“Now,” said Mort, with a cruel leer, “we’ll square up our accounts. The next time I’m having a little fun on my own account, I reckon you’ll mind your own business!”
With these words he proceeded to tie his victim firmly to a stout young pine that grew close to the edge of the bluff. They placed his face to the trunk, and clasping his hands around it, lashed them tightly together.
“I say,” interposed Dick, as he saw the cords cut into the captive’s wrists, “you needn’t pull ’em so tight! Don’t you see—you’re hurting him awfully!”
Winthrop set his lips together, and said nothing.
“Hurting him!” repeated Mort savagely. “I guess he’ll wish he wa’n’t hurt any more’n that, before I get through with him! Gimme that whip!”
“Don’t whip him!” cried Dick again. “We’ve scared him enough, now. You said you only wanted to frighten him, Mort.”
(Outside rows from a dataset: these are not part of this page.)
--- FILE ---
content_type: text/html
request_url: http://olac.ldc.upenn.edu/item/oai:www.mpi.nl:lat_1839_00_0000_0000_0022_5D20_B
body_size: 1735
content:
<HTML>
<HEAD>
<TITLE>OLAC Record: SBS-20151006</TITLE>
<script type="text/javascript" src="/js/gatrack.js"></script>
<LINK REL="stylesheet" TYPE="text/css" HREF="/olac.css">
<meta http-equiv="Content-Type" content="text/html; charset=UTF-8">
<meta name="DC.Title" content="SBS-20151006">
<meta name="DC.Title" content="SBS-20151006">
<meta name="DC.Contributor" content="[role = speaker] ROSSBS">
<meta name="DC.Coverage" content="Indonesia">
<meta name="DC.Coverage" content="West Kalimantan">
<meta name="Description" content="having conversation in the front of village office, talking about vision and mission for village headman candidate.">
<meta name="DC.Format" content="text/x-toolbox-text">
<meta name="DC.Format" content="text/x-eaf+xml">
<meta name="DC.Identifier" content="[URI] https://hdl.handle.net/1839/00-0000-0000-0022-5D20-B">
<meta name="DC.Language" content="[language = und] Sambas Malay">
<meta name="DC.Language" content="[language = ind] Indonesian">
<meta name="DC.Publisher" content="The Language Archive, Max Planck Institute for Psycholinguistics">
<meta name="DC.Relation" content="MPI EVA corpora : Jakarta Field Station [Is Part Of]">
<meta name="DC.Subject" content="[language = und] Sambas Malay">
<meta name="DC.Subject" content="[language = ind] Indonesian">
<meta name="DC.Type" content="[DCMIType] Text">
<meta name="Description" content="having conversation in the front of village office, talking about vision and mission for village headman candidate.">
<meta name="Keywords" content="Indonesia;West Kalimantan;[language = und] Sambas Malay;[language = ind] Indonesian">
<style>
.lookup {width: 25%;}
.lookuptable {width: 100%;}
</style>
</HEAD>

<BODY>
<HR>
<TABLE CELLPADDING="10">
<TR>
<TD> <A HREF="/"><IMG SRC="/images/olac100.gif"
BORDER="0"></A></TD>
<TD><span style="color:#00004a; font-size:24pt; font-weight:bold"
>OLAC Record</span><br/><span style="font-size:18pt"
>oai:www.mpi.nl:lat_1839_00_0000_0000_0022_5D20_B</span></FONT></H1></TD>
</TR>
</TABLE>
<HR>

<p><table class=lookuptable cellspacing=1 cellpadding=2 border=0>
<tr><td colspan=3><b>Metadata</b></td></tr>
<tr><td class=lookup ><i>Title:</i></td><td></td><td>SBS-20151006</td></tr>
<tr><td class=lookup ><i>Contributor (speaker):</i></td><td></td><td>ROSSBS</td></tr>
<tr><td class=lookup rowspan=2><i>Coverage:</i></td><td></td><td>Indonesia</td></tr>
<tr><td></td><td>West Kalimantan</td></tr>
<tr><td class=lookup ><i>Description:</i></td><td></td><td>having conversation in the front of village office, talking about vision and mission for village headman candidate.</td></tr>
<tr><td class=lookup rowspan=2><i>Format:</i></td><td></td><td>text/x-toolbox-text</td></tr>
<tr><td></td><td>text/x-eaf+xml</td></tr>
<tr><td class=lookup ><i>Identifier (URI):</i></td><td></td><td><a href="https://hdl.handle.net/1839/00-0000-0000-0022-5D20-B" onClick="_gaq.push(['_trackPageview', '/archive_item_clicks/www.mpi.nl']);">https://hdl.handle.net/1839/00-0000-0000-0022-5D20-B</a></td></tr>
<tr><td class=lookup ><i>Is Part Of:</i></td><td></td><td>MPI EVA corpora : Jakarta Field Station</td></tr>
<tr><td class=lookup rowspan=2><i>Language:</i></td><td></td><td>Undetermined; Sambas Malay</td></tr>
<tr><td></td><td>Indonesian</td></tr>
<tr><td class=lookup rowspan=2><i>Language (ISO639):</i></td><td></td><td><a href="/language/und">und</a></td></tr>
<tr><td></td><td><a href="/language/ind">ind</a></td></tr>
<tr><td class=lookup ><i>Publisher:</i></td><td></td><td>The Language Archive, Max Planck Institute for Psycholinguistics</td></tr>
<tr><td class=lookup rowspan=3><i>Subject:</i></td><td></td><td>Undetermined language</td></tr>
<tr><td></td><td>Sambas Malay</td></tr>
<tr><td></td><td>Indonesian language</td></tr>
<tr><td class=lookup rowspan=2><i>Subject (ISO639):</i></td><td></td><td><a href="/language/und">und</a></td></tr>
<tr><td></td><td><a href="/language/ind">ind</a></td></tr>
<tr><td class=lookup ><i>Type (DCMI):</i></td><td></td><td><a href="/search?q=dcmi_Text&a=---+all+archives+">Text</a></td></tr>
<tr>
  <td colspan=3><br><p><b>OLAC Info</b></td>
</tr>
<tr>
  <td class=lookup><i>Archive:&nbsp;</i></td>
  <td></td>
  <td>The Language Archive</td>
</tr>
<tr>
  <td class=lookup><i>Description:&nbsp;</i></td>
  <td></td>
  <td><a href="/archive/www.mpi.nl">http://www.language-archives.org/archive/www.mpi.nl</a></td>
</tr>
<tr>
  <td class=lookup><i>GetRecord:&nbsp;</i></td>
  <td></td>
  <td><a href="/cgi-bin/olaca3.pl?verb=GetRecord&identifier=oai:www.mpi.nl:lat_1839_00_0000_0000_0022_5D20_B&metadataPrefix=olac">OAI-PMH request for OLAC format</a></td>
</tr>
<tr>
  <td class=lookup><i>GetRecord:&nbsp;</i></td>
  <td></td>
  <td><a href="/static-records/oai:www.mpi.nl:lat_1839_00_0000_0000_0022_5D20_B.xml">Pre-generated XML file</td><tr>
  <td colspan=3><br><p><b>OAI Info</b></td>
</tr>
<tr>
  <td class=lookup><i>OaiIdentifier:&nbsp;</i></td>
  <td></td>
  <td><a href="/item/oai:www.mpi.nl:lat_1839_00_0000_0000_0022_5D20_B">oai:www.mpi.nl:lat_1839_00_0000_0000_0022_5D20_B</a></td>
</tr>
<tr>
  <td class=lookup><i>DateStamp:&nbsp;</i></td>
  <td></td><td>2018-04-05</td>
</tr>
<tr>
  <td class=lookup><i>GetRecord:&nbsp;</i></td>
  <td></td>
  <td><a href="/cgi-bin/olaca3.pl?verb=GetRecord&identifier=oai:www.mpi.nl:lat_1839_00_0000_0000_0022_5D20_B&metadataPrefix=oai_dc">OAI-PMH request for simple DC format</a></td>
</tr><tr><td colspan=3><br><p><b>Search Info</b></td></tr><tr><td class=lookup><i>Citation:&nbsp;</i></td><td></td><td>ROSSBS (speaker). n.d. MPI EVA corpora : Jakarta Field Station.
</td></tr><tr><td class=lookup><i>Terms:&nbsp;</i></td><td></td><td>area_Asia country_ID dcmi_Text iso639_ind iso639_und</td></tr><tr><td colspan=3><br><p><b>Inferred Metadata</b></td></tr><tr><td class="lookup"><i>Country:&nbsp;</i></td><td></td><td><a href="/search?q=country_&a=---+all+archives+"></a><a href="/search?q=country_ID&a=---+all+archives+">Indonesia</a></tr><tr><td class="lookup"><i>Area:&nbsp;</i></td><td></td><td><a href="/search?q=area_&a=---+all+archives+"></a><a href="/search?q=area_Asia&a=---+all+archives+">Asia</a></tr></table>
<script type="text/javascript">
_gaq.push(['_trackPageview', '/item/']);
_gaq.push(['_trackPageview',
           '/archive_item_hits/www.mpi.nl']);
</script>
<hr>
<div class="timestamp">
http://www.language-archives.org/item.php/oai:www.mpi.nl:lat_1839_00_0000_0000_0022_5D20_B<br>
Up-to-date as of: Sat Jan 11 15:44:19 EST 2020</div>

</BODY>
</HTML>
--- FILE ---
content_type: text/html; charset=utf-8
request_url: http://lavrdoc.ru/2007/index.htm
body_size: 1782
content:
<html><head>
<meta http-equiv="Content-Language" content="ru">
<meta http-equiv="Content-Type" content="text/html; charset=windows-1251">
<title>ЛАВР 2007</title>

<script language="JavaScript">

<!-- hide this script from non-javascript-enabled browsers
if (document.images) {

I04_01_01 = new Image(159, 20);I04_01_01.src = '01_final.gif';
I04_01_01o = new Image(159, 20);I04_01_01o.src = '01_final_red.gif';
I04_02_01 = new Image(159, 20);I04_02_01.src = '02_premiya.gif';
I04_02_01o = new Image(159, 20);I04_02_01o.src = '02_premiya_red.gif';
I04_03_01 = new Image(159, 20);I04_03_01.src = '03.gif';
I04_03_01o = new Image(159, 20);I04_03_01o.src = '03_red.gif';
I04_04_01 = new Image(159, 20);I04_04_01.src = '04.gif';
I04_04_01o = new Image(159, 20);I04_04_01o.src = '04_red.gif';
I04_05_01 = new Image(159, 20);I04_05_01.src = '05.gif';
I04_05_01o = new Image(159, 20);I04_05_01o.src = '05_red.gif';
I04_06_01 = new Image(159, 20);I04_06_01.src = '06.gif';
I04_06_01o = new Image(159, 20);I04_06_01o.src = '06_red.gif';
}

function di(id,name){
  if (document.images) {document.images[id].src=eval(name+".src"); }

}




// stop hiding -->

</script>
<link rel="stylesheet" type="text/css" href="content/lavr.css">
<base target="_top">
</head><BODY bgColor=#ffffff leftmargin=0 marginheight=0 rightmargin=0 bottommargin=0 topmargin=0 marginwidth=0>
“Git out o’ the way, will you? I’m running this job, and this slim Sunday-school chap from the city has got to have a little more scarin’ yet.”
“But”—
“If you don’t want a taste yourself, you’ll keep quiet, Dick Stanwood. Phil an’ I’ll duck ye in the river, ’f you say much more!”
“All right,” said Dick, who evidently regretted his part in the matter. “If that’s all the thanks I get, I’m off!” And turning suddenly on his heel, he walked away through the woods.